Candidate Vivek Ramaswamy tried to point the finger at McDaniel during the GOP debate, but Trump has been the face of the party since 2016
A split has emerged in the Republican Party over who should take the blame for the party’s struggles in recent elections. Pundits and establishment figures point to former President Donald Trump, the face of the party who faces a long list of criminal charges and has yet to admit his loss in the 2020 election.
But others, including one presidential candidate, are pointing a finger back at the party — and at Republican National Committee chairwoman Ronna McDaniel.
Minutes into last week’s Republican presidential debate, moderators asked the candidates why they, and not Trump, should be the party’s nominee.

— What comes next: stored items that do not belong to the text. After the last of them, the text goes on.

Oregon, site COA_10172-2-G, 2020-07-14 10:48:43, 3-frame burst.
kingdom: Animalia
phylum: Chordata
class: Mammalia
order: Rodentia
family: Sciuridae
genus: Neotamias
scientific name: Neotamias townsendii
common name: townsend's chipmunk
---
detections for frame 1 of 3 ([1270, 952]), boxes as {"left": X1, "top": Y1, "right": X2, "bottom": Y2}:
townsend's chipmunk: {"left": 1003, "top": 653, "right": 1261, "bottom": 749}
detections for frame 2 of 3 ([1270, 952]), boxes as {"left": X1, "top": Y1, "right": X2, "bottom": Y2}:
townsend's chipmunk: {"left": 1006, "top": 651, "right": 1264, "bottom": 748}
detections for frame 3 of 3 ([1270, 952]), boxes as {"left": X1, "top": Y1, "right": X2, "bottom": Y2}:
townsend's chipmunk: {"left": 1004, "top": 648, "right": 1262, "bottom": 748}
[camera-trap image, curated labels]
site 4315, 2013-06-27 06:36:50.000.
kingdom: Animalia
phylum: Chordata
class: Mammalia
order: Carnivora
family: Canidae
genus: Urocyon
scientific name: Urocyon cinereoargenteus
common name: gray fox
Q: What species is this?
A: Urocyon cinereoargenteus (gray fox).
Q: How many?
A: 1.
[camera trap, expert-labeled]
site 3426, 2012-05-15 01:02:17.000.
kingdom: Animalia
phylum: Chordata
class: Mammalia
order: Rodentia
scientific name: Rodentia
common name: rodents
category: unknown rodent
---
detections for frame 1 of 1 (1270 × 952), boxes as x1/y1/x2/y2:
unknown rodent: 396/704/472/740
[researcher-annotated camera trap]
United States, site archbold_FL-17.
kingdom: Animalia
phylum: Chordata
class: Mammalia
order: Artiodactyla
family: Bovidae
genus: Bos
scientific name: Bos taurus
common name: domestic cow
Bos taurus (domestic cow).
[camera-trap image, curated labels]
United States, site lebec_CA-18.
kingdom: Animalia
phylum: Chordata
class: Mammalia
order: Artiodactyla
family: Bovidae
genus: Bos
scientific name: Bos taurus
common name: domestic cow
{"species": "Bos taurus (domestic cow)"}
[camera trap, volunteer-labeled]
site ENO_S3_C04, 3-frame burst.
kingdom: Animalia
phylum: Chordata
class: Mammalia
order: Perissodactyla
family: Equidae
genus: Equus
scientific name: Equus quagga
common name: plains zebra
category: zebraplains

Instead of critiquing the former president, entrepreneur Vivek Ramaswamy unleashed a scathing rebuke of McDaniel. He never mentioned Trump in his answer.
“We’ve become a party of losers at the end of the day,” Ramaswamy said. “Since Ronna McDaniel took over as chairwoman of the RNC in 2017, we have lost 2018, 2020, 2022, no red wave, that never came. We got trounced last night, in 2023,” referring to the local elections across the country last Tuesday. He offered to cede his time to McDaniel if she’d “come on stage” and “resign” as party chairwoman.
After the debate, Ramaswamy doubled down. “Ronna should resign,” he said in a post on X. “This shouldn’t be controversial.”
McDaniel clapped back during an appearance on CNN Sunday. “Last I checked, I wasn’t running for president,” she said. “He’s at 4%. He’s looking for headlines.”
The growing rift points to a larger debate in conservative circles: whether party leadership, like McDaniel, should be blamed for Republicans’ defeats in the 2023 elections and the 2022 midterms.
In 2022, many pundits predicted that widespread dissatisfaction with President Joe Biden’s handling of the economy would lead to a “red wave.” But after the Supreme Court overruled Roe v. Wade, abortion proved to be a major factor in the election. Exit polls showed that voters were much more likely to trust Democrats to handle abortion than Republicans. Democrats retained control of the Senate and won most of the gubernatorial races on the ballot; Republicans won the House, but by a much smaller margin than expected.
Last week, voters in Ohio — who voted for Trump in the last two elections — approved a constitutional right to abortion, a major win for Democrats. In deep-red Kentucky, an incumbent Democrat governor won reelection. In Virginia, Democrats regained control of both chambers of the state legislature, a potential blow to Gov. Glenn Youngkin’s possible national political ambitions. And in Pennsylvania, a Democrat won the vacant seat on the state’s Supreme Court.
McDaniel has brushed off criticisms, saying that the RNC isn’t at fault for the losses.
“The RNC builds the road. All the candidates drive on it,” she told CNN Sunday. “You need a good candidate and a good road to get to your destination.”
In the Virginia legislative races, Democrats raised “unprecedented” levels of money, The Associated Press reported, and eventually outspent Republicans by $8 million. McDaniel has led the national Republican Party during periods of record fundraising. But during an appearance on Fox News last week, McDaniel deflected blame for the Virginia outcome, saying the RNC is not responsible for state-level spending.
“A lot of people don’t understand fundraising,” McDaniel said. “I can’t raise state dollars. I don’t get unlimited convention and state dollars. And these were state House and state Senate races.”
But as reticent as McDaniel has been to accept blame for the Republican Party’s electoral struggles, she’s been just as hesitant to criticize Trump. McDaniel, who’s been described as “loyal” to Trump, won a competitive reelection bid as the RNC’s head earlier this year by positioning herself as most capable of handling the Trump problem — humoring and appeasing the former president’s demands, to keep him from splintering off and running a third-party campaign in 2024.
During her CNN appearance Sunday, McDaniel refused to condemn Trump’s Veterans Day comments, in which the former president called his political rivals “vermin.” Several prominent Republicans condemned his comments.
“I’m not going to talk about candidates who are in a contested primary,” McDaniel said.
Later, when asked if she believes Trump would be the “appropriate nominee” for the party even if he were convicted of a crime, she deferred to the voters.
“As party chair, I’m going to support who the voters choose, and yes, if they choose Donald Trump,” she said. “The voters are looking at this and they think there’s a two-tiered system of justice.”